Book Club Discussion
Still Missing Beulah. Stories of Blacks and Jews in Mid-Century Miami
Book Club Discussion
1. Were you aware of the racial bias and mistreatment of blacks in Miami during the mid-Century? Had you heard of the Miami Riots?
2. Does this change your feelings toward the city? Or confirm what you already knew?
3. Do Tootsie’s attitudes seem foreign to you . . . or familiar?
4. Do you think Rebecca overreacts to her father’s comments? Especially about black people.
5. Do you know anyone who served in Miami during World War 2? Have they shared memories?
6. In the title story, “Still Missing Beulah,” did you understand the pain Beulah’s leaving caused? Why was it especially difficult for Deborah? Did you think Tootsie was right to withhold information about Beulah’s leaving from the family?
7. In “Tootsie’s Schvartze,” do you think Deborah was too hard on her father? Why do you suppose he had no regrets over his affair?

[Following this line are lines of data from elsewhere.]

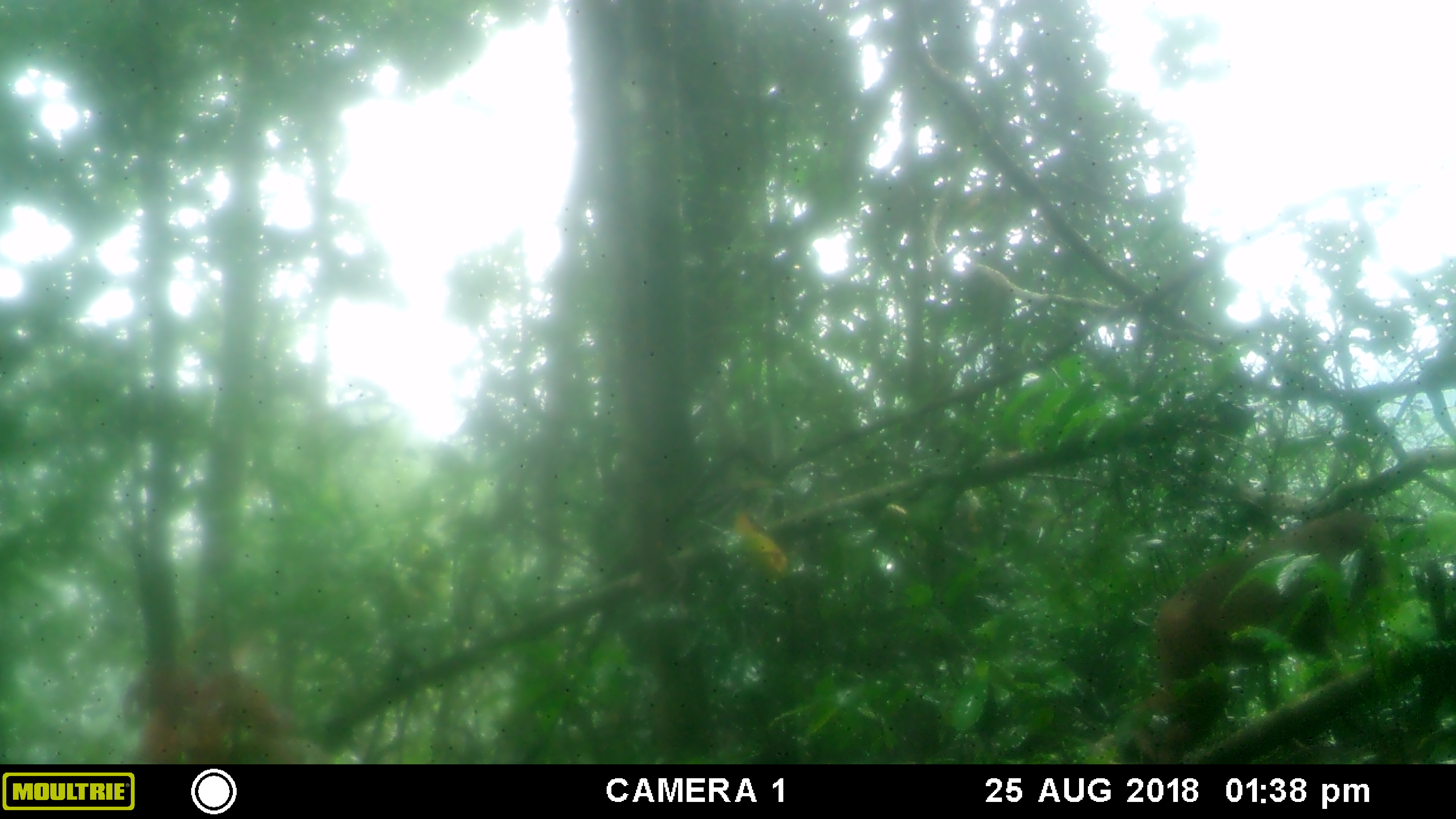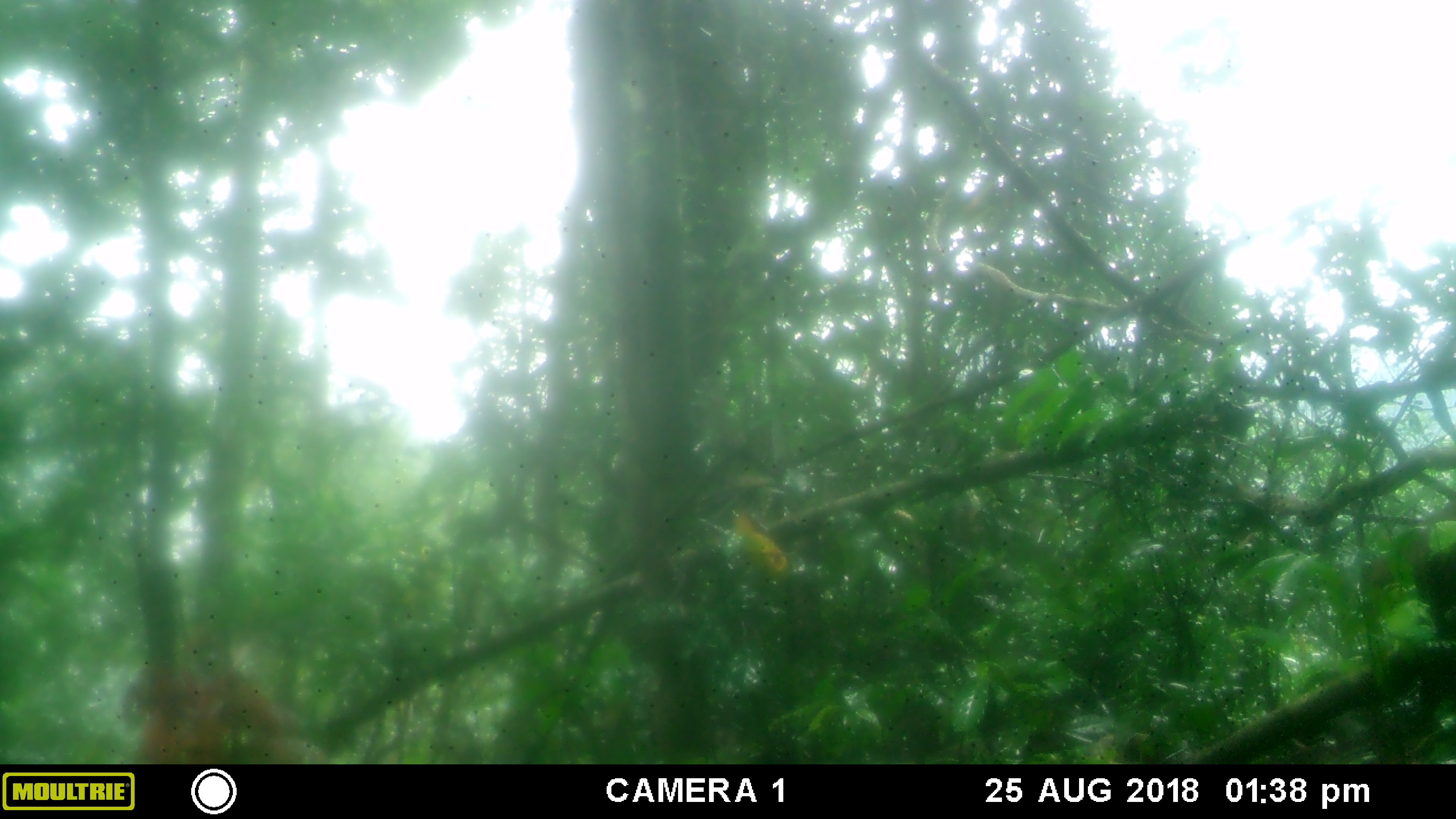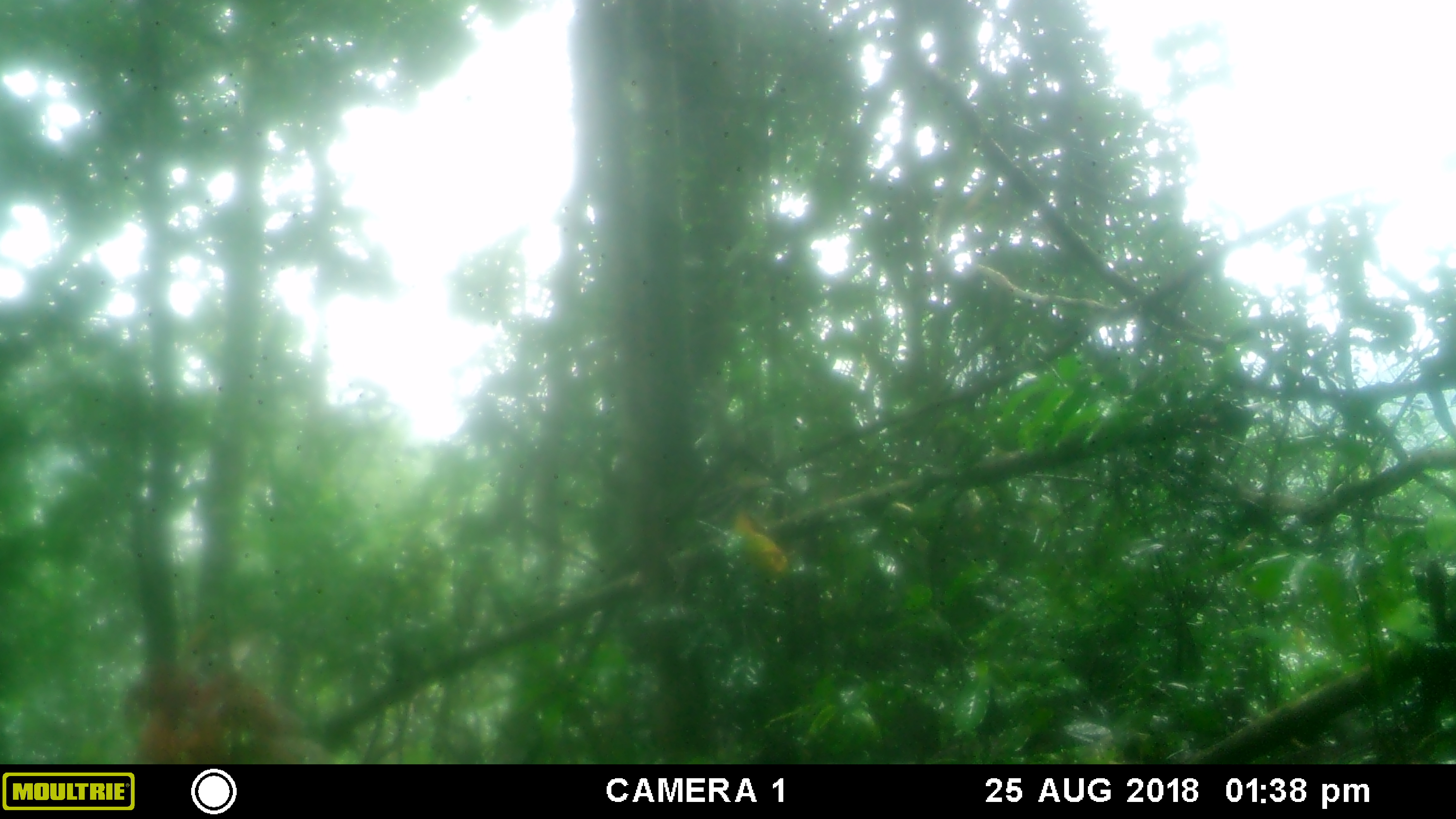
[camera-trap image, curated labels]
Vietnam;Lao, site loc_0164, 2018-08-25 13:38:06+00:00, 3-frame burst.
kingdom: Animalia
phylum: Chordata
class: Mammalia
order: Primates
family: Cercopithecidae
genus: Macaca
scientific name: Macaca arctoides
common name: stump-tailed macaque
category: stump tailed macaque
Stump tailed macaque (stump-tailed macaque) (Macaca arctoides). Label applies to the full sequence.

8. In "The Real New York Lady," Tootsie talks about a woman who broke his heart. Do you think it affected the way he treated his wife later?
9. “Pearlie does for Tootsie” is about Tootsie’s relationship with a woman who cared for his mother and may feel guilty for contributing to her death. Did it sound like he was deliberately manipulating her?

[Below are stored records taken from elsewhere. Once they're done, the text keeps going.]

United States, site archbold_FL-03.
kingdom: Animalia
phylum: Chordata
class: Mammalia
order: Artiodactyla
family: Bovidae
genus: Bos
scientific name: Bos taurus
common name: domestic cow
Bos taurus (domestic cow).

10. Do you feel better informed about old Miami now?
Q&A on Still Missing Beulah
1. What inspired you to compile this collection of historical short stories and essays?
After reading The Help, which reminded me of experiences I had growing up in Coral Gables, a primarily White Anglo Saxon Protestant enclave at the time, I decided to write a short story based on my younger sister’s relationship with the Black nanny who helped raise us. That became the title story, Still Missing Beulah. Writing that piece brought back other memories of growing up in Miami during an era of segregation and anti-Semitism. Those memories, in turn, served as the framework for the other stories.
2. What do you hope to achieve through this book?
Most of the stories take place from 1940 and 1980, before South Beach became “hot” and “Miami Vice” put the city on the map as a sophisticated international crossroads. I liked the idea of exposing new Floridians and fans of Miami to the steamy underbelly of the neon city, a place where blacks and Jews were prohibited from entering clubs and restaurants and where African American, Hispanic and Anglo animosity led to almost of a decade of street riots.
3. Have the rifts between the Black and Jewish communities been healed?
Rather than healing, I think the tensions between blacks and Jews have faded as segregation and anti-Semitism have waned and gone underground. Many of Miami’s civil rights heroes—black, Jewish and Anglo—have died and relations between most of the warring communities have vastly improved.
4. What do you see as the parallels between Jews and African Americans in the South?
In a sense, the parallels between Blacks and Jews go back thousands of years to the enslavement of Jews in Egypt. During the mid-century, Jews and Blacks worked together to form such groups as the National Association for the Advancement of Colored People (NAACP) and the Congress of Racial Equality (CORE), an activist organization formed during the civil rights era. Sadly, many Jews—especially those who lived in southern cities such as Miami (and it was very southern at one time)—feared their own tenuous security might be imperiled by coming out openly for civil rights. But many rabbis and Jews were out there marching (and dying) in Selma, Birmingham, and Miami.
5. How have readers reacted to the book so far?
Many people have reacted by commenting on Amazon and elsewhere about their own experiences with prejudice against Jews and Blacks. One man wrote of his mother’s refusal to join Junior League when she learned blacks were banned while several women identified strongly with the protagonist in Still Missing Beulah, writing of their own relationships with African American nannies. Though the focus of the book is Black and Jewish relations, many readers related to the conflicted father-daughter relationship I used as a vehicle for telling the stories. Everyone seems to love the historical essays about Black and Jewish Miami.
7. Is there a central message you’d like readers to take away from the book?
I’d like readers to remember the past because the same bigotry that plagued people mid-century Miami festers under the surface for many individuals who were raised in the South. Despite our best efforts, many of us find ourselves struggling against these deep-seated prejudices.